Si parte da un fatto di rilevanza internazionale che molti di noi ricordano ancora, gli “accordi di Oslo” siglati nell’agosto del 1993. Come spesso capita durante eventi di questa importanza, dopo giorni e giorni trascorsi a discutere, tra i negoziatori cadono non solo le barriere politiche ma anche quelle culturali e umane. Non sono rari i casi in cui nascono relazioni molto forti, durature nel tempo, fondate su stima, amicizia e, a volte, addirittura su amori e nuove famiglie.
Purtroppo gli accordi di Oslo, che condussero di lì a poco all’incontro di Washington, immortalato dalla famosa foto della stretta di mano tra Rabin e Arafat tra le braccia di Clinton, non produssero gli effetti sperati. Ben presto grazie a quelli che erano considerati i punti “in sospeso” dell’intesa (gli insediamenti israeliani nei territori, la gestione di Gaza e Gerusalemme, la reale indipendenza dello Stato Palestinese) fu consentito ai nemici interni ed esterni di vanificarne ogni possibilità di successo.
Dopo ben 28 anni La ragazza di Oslo – serie tv norvegese prodotta da Netflix e disponibile dal 19 dicembre scorso – racconta una storia personale e familiare che coinvolge proprio alcuni protagonisti di quei negoziati. La ragazza è Pia, una giovane inquieta e ribelle, figlia di Karl, un importante avvocato, e di Alex, che nel ’93 faceva parte della delegazione norvegese. Pia sa di essere nata dalla relazione della madre con Arik, un fascinoso uomo israeliano conosciuto e amato durante quelle settimane, e decide, all’insaputa di tutti, di andarlo a cercare.
Ma appena arrivata a Tel Aviv Pia fa amicizia con un gruppo di ragazzi del posto che le propongono una gita al mare nel Sinai. Una zona pericolosa, che ricade in territorio egiziano e dove agiscono gruppi terroristici dell’Isis. Pia chiede al telefono consiglio a Layla, una vecchia amica palestinese della madre che ha partecipato anche lei ai negoziati e che vive a Gaza. La donna la rassicura. Ma i ragazzi vengono ugualmente rapiti e la presenza di un ostaggio norvegese è utilizzato dall’Isis per richiedere la liberazione di un proprio esponente in carcere a Oslo.

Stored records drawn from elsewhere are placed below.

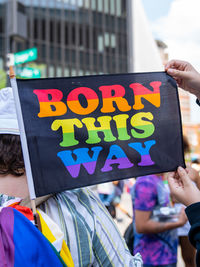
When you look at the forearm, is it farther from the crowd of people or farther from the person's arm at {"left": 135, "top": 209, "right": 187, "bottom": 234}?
the crowd of people

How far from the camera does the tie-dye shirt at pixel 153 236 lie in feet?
9.08

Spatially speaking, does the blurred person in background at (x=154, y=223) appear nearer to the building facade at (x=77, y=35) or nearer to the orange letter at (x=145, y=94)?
the orange letter at (x=145, y=94)

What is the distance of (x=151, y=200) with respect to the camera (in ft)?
9.18

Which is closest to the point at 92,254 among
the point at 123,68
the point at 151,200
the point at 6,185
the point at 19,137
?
the point at 6,185

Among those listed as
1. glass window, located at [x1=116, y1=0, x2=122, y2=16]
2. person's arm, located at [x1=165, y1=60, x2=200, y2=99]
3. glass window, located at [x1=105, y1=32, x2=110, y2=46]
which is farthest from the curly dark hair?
glass window, located at [x1=116, y1=0, x2=122, y2=16]

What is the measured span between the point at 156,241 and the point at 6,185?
1.79 meters

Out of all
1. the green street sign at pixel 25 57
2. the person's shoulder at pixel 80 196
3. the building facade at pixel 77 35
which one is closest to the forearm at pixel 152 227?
the person's shoulder at pixel 80 196

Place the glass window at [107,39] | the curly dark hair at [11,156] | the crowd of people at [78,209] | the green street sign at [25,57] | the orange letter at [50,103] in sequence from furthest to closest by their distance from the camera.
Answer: the glass window at [107,39] → the green street sign at [25,57] → the orange letter at [50,103] → the curly dark hair at [11,156] → the crowd of people at [78,209]

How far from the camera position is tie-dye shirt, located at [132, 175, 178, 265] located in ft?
9.08

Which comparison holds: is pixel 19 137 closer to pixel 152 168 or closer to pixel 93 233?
pixel 93 233

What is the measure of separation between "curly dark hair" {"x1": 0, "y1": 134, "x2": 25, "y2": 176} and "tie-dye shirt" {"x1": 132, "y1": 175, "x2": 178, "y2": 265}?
1.53m

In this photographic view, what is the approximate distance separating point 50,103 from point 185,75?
78 centimetres

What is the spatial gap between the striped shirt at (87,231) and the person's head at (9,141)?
0.22m

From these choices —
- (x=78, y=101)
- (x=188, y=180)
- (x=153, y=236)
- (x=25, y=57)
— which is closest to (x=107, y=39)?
(x=25, y=57)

Alex si precipita a Tel Aviv per cercare di liberare la figlia e inevitabilmente chiede aiuto ad Arik, che è diventato nel frattempo il potente ministro della Sicurezza, e Layla, che è invece in disgrazia, vedova di un capo di Hamas ucciso dagli israeliani, e che vive da sola ai margini del movimento per colpa del figlio Yusuf, che vorrebbe a ogni costo vendicare il padre. Così i tre vecchi amici si ritrovano a ritessere sulla loro vecchia relazione una nuova trama tra ricatti, rivelazioni e trattative segrete per salvare i ragazzi.
La serie ha avuto successo e probabilmente avrà un seguito, anche per il finale che lascia presagire nuovi e diversi sviluppi della vicenda. I due creatori, il norvegese Kyrre Holm Johannessen e l’israeliana Ronit Weiss-Berkowitz, hanno dato alla storia, sempre a cavallo tra realtà e finzione, senso logico e molte emozioni. Anche grazie alle ottime interpretazioni degli attori principali, in particolare quella di Anneke von der Lippe, la prima artista norvegese ad aggiudicarsi un Emmy, nei panni di Alex. Molto bravi anche i due attori israeliani Amos Tamam, nei panni di Arik, e Raida Adon, nel ruolo di Layla. Menzione finale per la giovane attrice norvegese Andrea Berntzen che interpreta Pia, prelevata direttamente dal teatro scolastico di Oslo.